Essa posição contraria diretamente a sugestão de que Van der Poel deveria ter ficado a resguardar-se, esperar, ou tentar transformar a corrida num exercício mais táctico. Em vez disso, enquadra o final pelo que foi: um confronto direto entre dois corredores capazes de decidir a corrida nos seus próprios termos.

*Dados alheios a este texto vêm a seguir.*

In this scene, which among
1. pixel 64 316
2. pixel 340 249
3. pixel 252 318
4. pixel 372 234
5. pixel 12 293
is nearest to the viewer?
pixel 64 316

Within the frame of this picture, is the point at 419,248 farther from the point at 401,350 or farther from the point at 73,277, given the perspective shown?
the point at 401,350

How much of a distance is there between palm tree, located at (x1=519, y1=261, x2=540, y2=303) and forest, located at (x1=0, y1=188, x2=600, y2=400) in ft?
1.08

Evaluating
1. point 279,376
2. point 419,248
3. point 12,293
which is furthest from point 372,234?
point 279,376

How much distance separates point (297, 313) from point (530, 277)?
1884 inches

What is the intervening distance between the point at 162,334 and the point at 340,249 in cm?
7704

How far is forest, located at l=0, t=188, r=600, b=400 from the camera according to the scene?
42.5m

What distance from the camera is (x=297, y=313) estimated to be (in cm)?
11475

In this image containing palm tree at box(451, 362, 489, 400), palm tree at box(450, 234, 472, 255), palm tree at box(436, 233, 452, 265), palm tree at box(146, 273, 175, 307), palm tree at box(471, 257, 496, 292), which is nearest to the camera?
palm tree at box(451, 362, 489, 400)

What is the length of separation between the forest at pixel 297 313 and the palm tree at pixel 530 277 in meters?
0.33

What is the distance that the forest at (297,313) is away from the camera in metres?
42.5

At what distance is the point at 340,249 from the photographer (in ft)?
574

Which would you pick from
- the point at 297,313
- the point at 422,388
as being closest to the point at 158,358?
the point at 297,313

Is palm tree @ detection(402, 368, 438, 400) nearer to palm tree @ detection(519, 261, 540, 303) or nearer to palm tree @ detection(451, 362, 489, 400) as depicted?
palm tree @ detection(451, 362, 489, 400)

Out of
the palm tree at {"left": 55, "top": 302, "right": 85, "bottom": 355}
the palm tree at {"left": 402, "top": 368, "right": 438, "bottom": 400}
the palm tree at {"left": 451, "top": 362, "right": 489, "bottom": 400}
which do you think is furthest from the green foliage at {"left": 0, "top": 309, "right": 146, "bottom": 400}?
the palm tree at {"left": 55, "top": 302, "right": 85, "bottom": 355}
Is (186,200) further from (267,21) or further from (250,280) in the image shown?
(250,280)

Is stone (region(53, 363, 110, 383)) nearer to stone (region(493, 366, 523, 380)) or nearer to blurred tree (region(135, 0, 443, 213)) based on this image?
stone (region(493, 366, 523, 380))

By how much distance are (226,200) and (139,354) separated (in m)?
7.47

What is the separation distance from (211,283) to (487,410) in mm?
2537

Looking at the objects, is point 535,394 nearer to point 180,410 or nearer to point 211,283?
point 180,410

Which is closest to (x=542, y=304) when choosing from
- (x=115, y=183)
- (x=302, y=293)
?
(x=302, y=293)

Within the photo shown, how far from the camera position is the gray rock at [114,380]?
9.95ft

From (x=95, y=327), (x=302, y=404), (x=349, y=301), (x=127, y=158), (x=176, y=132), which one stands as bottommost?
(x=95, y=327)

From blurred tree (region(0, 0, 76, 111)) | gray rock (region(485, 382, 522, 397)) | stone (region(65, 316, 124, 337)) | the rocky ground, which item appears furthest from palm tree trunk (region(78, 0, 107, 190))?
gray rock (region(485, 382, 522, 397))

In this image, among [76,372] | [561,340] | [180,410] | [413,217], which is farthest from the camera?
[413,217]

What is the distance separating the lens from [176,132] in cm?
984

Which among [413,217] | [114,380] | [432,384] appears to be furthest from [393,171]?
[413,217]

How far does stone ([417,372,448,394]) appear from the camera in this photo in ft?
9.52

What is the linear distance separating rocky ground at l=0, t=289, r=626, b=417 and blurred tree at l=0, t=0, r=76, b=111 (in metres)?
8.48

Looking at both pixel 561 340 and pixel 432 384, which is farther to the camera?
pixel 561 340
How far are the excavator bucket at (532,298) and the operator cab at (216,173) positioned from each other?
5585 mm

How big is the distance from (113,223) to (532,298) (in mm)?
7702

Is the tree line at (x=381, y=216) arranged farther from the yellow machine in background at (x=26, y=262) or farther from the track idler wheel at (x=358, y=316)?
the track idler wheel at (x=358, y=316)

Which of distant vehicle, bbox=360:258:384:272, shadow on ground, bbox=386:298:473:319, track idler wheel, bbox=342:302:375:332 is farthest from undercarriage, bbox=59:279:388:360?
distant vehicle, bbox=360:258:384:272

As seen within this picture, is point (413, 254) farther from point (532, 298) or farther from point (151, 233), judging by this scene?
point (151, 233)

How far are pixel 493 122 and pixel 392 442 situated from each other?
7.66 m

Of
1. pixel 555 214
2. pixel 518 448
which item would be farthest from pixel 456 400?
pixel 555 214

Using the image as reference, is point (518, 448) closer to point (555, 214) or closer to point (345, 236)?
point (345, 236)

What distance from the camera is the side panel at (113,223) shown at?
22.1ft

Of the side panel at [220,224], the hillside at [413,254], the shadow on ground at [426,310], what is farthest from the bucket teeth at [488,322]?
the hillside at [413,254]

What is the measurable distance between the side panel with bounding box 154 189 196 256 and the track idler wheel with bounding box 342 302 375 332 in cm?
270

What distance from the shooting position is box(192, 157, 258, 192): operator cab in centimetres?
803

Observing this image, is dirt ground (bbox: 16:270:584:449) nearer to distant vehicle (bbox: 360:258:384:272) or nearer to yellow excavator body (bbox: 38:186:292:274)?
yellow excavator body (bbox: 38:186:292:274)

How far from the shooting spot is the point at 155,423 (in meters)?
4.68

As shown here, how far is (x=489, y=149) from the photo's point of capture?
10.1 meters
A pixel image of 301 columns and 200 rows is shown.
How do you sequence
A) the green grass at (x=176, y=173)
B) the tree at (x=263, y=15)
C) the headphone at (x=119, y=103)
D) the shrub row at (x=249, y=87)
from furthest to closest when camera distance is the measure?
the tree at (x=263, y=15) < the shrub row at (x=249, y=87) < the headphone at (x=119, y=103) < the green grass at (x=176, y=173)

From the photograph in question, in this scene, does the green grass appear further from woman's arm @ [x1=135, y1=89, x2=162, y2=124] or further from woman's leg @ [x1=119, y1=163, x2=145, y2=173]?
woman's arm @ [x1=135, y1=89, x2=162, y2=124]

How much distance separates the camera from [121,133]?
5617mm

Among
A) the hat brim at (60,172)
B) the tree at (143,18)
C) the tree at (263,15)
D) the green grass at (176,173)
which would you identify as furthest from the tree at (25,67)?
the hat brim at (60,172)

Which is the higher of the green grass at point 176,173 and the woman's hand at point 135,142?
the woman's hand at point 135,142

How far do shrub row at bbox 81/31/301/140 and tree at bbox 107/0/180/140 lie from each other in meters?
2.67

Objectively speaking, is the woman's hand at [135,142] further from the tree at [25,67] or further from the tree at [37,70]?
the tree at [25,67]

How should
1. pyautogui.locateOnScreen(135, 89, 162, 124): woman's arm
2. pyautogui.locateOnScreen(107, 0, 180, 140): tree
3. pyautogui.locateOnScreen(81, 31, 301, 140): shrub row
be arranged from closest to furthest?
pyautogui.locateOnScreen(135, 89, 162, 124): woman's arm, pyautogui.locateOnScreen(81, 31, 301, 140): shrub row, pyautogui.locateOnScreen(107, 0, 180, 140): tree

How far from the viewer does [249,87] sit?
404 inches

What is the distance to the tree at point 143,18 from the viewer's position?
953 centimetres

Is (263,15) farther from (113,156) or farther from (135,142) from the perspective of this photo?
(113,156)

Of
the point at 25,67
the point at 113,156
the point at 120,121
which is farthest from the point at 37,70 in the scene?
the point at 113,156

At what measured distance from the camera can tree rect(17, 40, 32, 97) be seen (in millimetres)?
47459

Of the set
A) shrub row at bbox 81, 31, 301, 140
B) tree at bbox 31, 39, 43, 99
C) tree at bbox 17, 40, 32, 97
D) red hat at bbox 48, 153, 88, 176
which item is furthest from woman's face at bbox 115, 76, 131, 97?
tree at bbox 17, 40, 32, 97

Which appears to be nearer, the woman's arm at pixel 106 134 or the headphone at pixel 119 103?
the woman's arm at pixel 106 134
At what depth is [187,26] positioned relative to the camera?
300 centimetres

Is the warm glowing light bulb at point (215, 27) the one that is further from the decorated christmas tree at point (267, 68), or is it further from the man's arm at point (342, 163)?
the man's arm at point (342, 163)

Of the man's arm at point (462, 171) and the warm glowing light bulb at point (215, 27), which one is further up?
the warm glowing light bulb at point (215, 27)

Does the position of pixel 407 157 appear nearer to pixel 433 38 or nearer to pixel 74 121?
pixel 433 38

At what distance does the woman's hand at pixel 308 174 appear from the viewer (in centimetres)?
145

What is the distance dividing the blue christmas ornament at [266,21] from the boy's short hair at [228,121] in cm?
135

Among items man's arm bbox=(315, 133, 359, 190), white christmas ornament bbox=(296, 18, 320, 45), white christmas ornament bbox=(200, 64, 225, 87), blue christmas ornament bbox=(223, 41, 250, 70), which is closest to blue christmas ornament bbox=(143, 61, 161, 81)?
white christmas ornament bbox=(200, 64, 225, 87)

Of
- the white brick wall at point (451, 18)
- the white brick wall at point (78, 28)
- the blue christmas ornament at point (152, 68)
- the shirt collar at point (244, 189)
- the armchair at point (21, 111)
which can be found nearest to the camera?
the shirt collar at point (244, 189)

Uma corrida decidida no Kwaremont

O movimento decisivo surgiu na última passagem pelo Oude Kwaremont, onde a aceleração de Pogacar abriu finalmente a diferença que ameaçara descolar durante grande parte da prova.
Van der Poel respondeu a esforços anteriores, mantendo o contacto através de repetidas acelerações, mas desta vez a resposta não apareceu. A partir desse momento, a corrida ficou, na prática, resolvida.
Essa sequência tornou-se central no debate. Poderia Van der Poel ter poupado mais? Deveria ter esperado pelo regresso de corredores como Remco Evenepoel? Uma abordagem diferente poderia ter mudado o desfecho? Adrie van der Poel rejeita essa premissa.
Mathieu van der Poel na Volta à Flandres 2026
Mathieu van der Poel na Volta à Flandres 2026

Aceitar o que aconteceu na estrada

Apesar de defender a abordagem, foi claro na leitura do resultado. “Pogacar esteve acima de todos, e isso tem de se aceitar.”
É uma conclusão simples, mas alinhada com o desenrolar da corrida. Pogacar não venceu por um único momento de hesitação atrás de si, mas por uma capacidade sustentada de provocar separações num terreno que as favorece. Mesmo aqueles que conseguiram seguir durante longos trechos acabaram por ser distanciados.

Frustração com as críticas

A reação à corrida também motivou uma resposta mais ampla. “O Mathieu corre sempre pelo pódio”, disse Adrie van der Poel. “Há muita gente que já não percebe ciclismo, que não sabe o que significa lutar pela vitória sete anos seguidos.”
Para ele, a consistência ao mais alto nível está a ser menorizada em favor de análises retrospetivas de um único momento de corrida.
Van der Poel colocou-se repetidamente em posição de vencer as maiores provas do calendário. Isso, por si só, continua a ser a base do sucesso neste tipo de corridas.

Sem arrependimentos, apenas o que vem a seguir

Não há traço de arrependimento sobre a forma como a corrida foi feita. “É preciso tentar encontrar uma solução para o próximo ano, para ver se há algo que possamos fazer melhor”, acrescentou Adrie.
Isso reflete a realidade de correr contra Pogacar na forma atual. A questão não é simplesmente seguir ou não, mas se alguma abordagem teria sido suficiente quando começaram as acelerações decisivas.
Na Flandres, a resposta chegou nas pedras do Kwaremont. E, para quem está mais próximo de Van der Poel, não é uma questão de tática, mas de reconhecer contra o que estavam a medir forças.